STUDY QUESTIONS:
A - In the account of the Sheffield Live Project presentations, at what time did the Hemingfield Colliery group present?
B - Continue the account of the Hemingfield Colliery Live Project presentation from its last sentence.

━━━━━ EXTRACTED TEXT

Today the Sheffield School of Architecture invited members of the public to come and see the final presentations of the 14 student Live Project teams.
Hosted in a lecture theatre at the University of Sheffield’s Medical School, the room was filled with students, clients and the wider public, all present to see what the teams had produced over the past 6 weeks of the Live Project initiative.
– For the Friends of Hemingfield Colliery it proved to be a day to remember!
At 2.30 pm it was time for the Hemingfield Colliery group to present the results of their work. Using a mixture of slides, video, computer animation and scale models, the oral presentation set out the students’ approach to the Hemingfield project.

Presentation slides alongside the Live Project team’s blog
It all started with the client brief, talking to the Friends, steered by Directors Steve, Glen and Christine, before going out into the streets, schools and pubs of Hemingfield and Elsecar to talk to local people young and old about what they knew of the site, what they felt about its past, and what they could imagine its future might be.
Treating it not just as a heritage asset, a museum in aspic, but rather as a potential catalyst – the students worked on a number of proposals and design suggestions to breathe new life into the whole area through gradual, costed and achievable steps. They have provided options for the Friends, not a rigid all-or-nothing design and build plan. Building from this base enables further conservation and restoration work, and even greater opportunities in the future.

━━━━━━━━━━
━━━━━ DATASET CONTENT

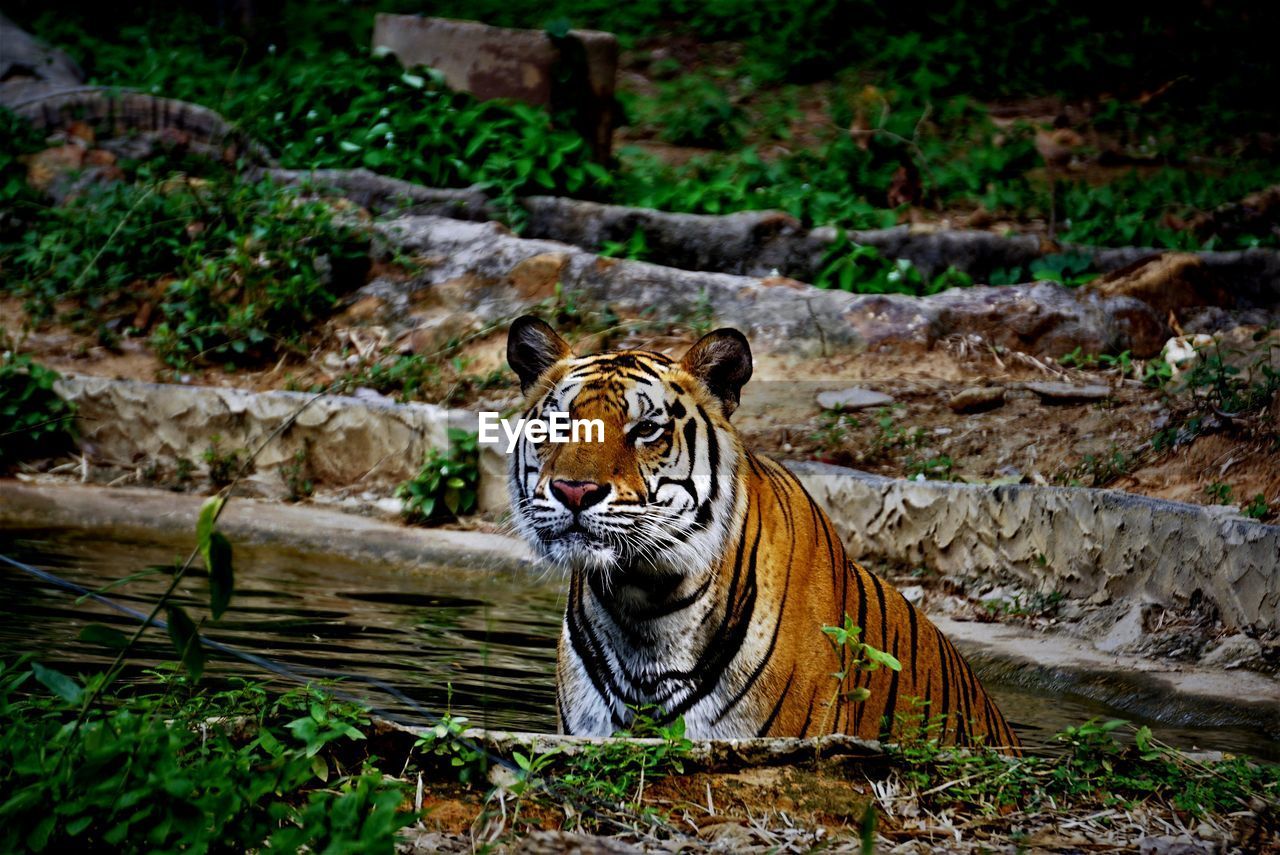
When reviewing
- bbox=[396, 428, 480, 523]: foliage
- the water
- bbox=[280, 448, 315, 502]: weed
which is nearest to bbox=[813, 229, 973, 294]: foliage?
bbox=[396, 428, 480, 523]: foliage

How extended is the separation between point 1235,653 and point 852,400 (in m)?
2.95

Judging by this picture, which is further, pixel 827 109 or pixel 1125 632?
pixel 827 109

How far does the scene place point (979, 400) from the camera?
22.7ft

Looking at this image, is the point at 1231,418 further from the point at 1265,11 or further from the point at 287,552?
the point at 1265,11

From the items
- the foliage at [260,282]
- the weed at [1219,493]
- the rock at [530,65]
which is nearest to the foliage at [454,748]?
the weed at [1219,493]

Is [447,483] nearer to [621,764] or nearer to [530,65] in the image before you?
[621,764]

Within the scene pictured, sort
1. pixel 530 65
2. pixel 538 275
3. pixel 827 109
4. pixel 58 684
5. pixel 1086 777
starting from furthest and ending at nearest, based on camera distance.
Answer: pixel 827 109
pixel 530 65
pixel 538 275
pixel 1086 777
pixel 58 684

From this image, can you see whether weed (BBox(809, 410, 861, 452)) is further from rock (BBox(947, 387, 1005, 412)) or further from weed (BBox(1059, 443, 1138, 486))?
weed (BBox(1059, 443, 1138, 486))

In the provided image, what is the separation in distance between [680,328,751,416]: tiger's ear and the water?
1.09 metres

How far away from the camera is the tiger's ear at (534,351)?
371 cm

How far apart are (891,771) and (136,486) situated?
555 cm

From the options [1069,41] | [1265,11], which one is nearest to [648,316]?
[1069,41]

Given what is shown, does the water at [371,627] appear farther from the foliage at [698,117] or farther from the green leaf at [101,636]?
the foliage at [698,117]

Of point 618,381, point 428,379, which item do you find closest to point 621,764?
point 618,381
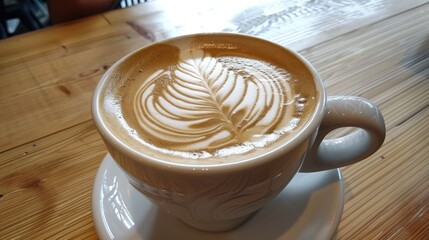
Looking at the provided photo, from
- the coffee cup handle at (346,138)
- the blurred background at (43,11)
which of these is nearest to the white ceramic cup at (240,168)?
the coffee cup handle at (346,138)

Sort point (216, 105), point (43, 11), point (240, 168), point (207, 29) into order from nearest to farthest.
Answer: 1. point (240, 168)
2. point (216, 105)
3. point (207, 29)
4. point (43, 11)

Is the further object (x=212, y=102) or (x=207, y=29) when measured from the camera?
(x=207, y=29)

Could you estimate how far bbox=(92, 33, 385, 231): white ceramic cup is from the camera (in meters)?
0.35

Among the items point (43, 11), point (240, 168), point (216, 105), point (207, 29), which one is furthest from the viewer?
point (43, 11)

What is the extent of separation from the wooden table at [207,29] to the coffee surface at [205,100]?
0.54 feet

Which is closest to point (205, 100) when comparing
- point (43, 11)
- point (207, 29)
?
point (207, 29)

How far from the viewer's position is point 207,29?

━━━━━━━━━━

SOLVED TASKS:
A - 2.30 pm

B -
Working with local groups and connecting with funding bodies, their work highlighted how hosting events to raise awareness can bring old buildings back into use and find new audiences for the site and the surrounding area. Understanding the sites connections are fundamental here – establishing strong links with the Elsecar Heritage Centre, the Elsecar Heritage Railway, and the TransPennine Trail are at the heart of the strategic proposals they presented.
Further details of the team involved, the brief, their research work and the final materials they have produced will follow shortly, but this post is just to capture the presentation and questions and answer session that followed.
The Friends were overwhelmed by the range of options presented to them, including valuable strategic planning documents as well as the design proposals.
Responding on behalf of the Friends, Steve Grudgings expressed his pleasure at being present to view the details of the team’s work; reflecting the audience’s own response, he described how the students’ work had ‘raised the bar’ for the Friends, and given them a range of suggestions, planning documents, funding strategies and completely original design proposals which would allow the Friends to develop the site in the coming years, as their resources and opportunities permit.
Congratulations to the SSoA team for a great presentation!